After Tumbbad, my biggest project till then, Gulkanda Tales, was greenlit immediately. I knew the next few years were going to vanish into labour, sweat and battles. Before Gulkanda consumed me, I wanted to make something quick and personal, something I could finish fast. That became MayaSabha. But the film didn’t fit into any known Hindi-film framework. It was impossible to label. One collapsing theatre, one night, four strange people hunting for secret gold, deeply layered character arcs, everyone manipulating everyone, no pure hero or villain, and an ending that breaks every acceptable category of conventional thrillers and tragedies. For the Bollywood studio system, MayaSabha was unclassifiable. Untouchable. We finished shooting in 2018. Sometime later COVID struck. Then the long battles of Gulkanda Tales and Rakt Brahmand began. The last six years have been the hardest phase of my life.
Mayasabha didn’t have giant studios or mountains of money behind it. Focusing fully on its post-production while juggling the other projects was almost impossible. By late 2023, Gulkanda Tales was completed and due to shifting political pressures, an entirely new war began just to get it released.

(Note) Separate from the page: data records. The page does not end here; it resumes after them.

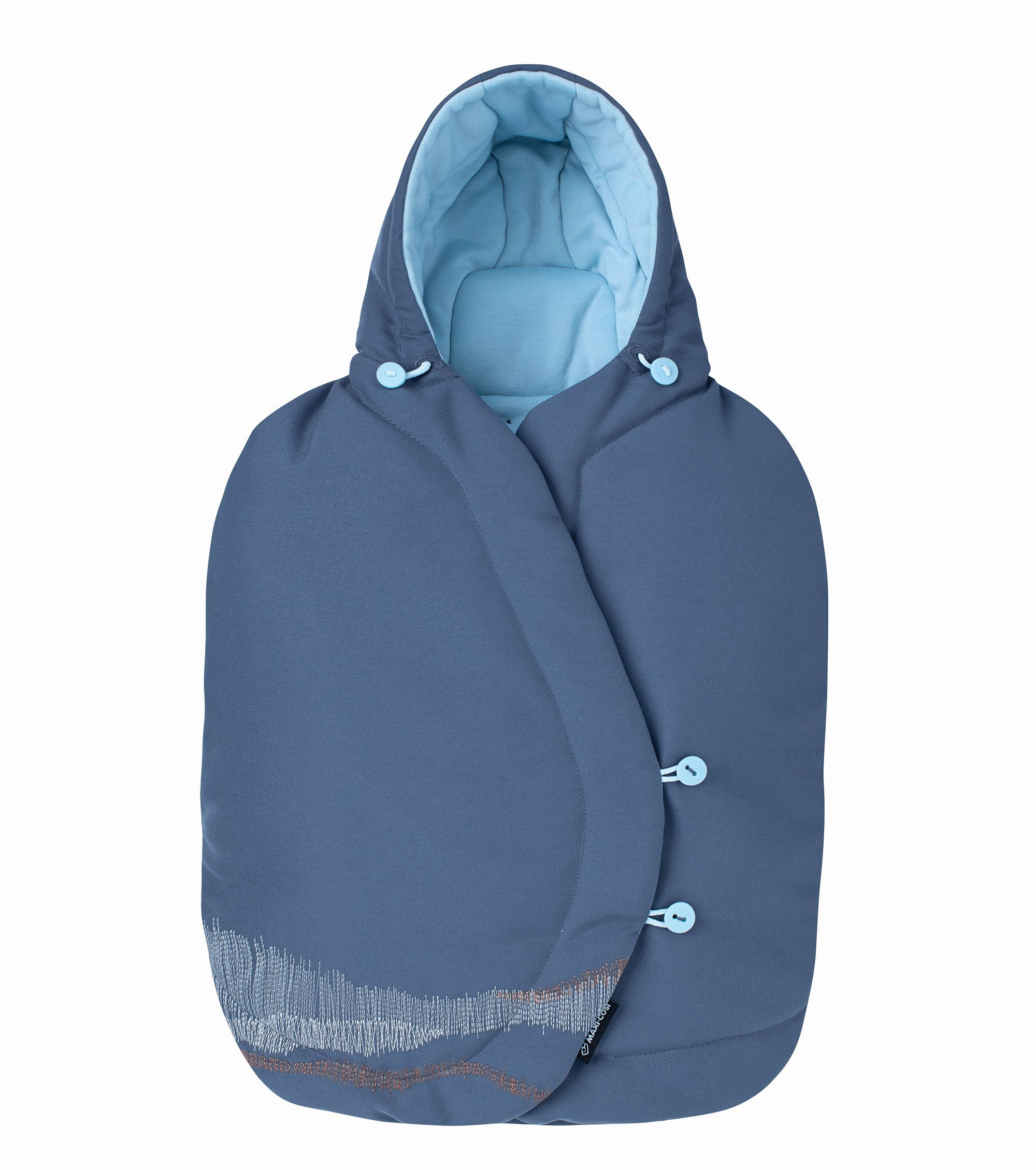 maxi cosi fu sack f r babyschale 2018 frequency blue online kaufen bei kidsroom kindersitze. Black Bedroom Furniture Sets. Home Design Ideas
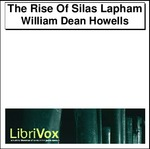 The Rise Of Silas Lapham Thumbnail Image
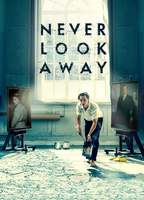 Never look away 1f39a4b0 boxcover
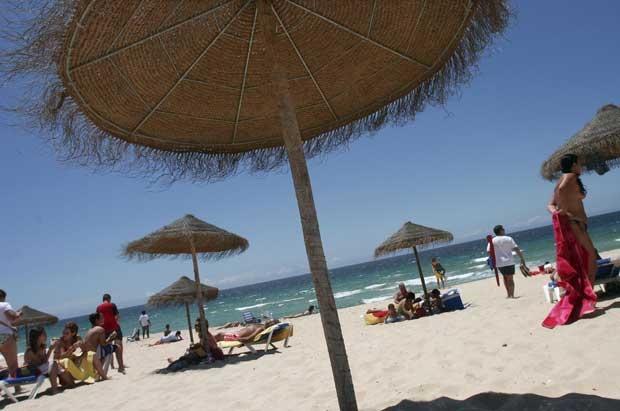 Alentejo lidera lista das 21 praias candidatas a Maravilhas de Portugal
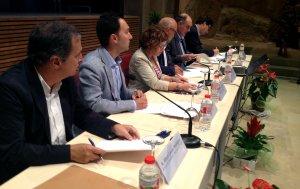 Representants municipals de Valls, Tarragona, Reus, Vandellòs i l'Hospitalet de l'Infant han signat la declaració institucional.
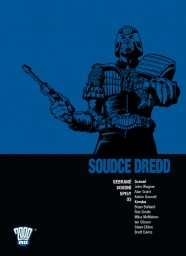Soudce Dredd 3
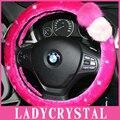 """Ladycrystal Bling Bling Diamante de Cristal Rhinestone Tampa Da Roda de Direcção Para BMW Série Volante Cobre Quente de Pelúcia Macia 15"""""""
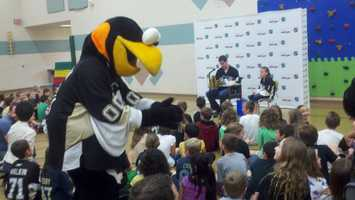 Pascal Dupuis at Sloan Elementary School
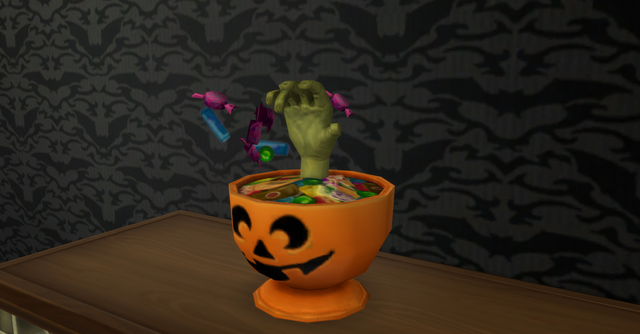 File:Candy Bowl - Zombie Hand.png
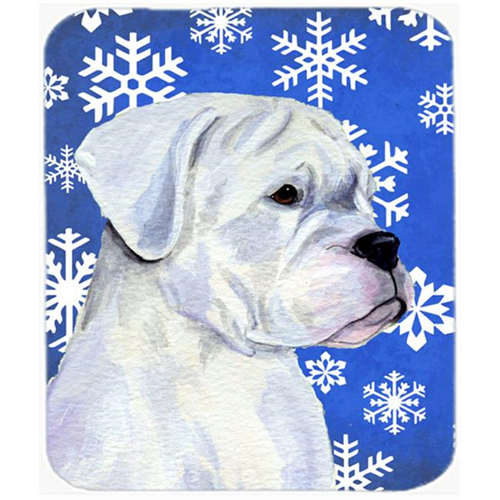 Carolines Treasures SS4647MP Boxer Winter Snowflakes Holiday Mouse Pad Hot Pad or Trivet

Jaaved Jaaferi has described MayaSabha as the best film of his career.
Jaavedji is a freak of nature in the best possible way — no ego, insane discipline, and a commitment level unheard of, in this insecure industry. A true artiste. He's the one actor in this country whose talent has been used less than 5% so far. We’ve seen him for decades, yet his real acting super-powers have remained completely invisible behind the industry’s clichés.
He loved the script, yes, but more importantly, he trusted me. He understood the film better than many of us did. He kept giving, giving, giving… even when the shoot stretched far beyond sanity. He held the emotional core of the story together while the rest of us were constantly drowning in production fires.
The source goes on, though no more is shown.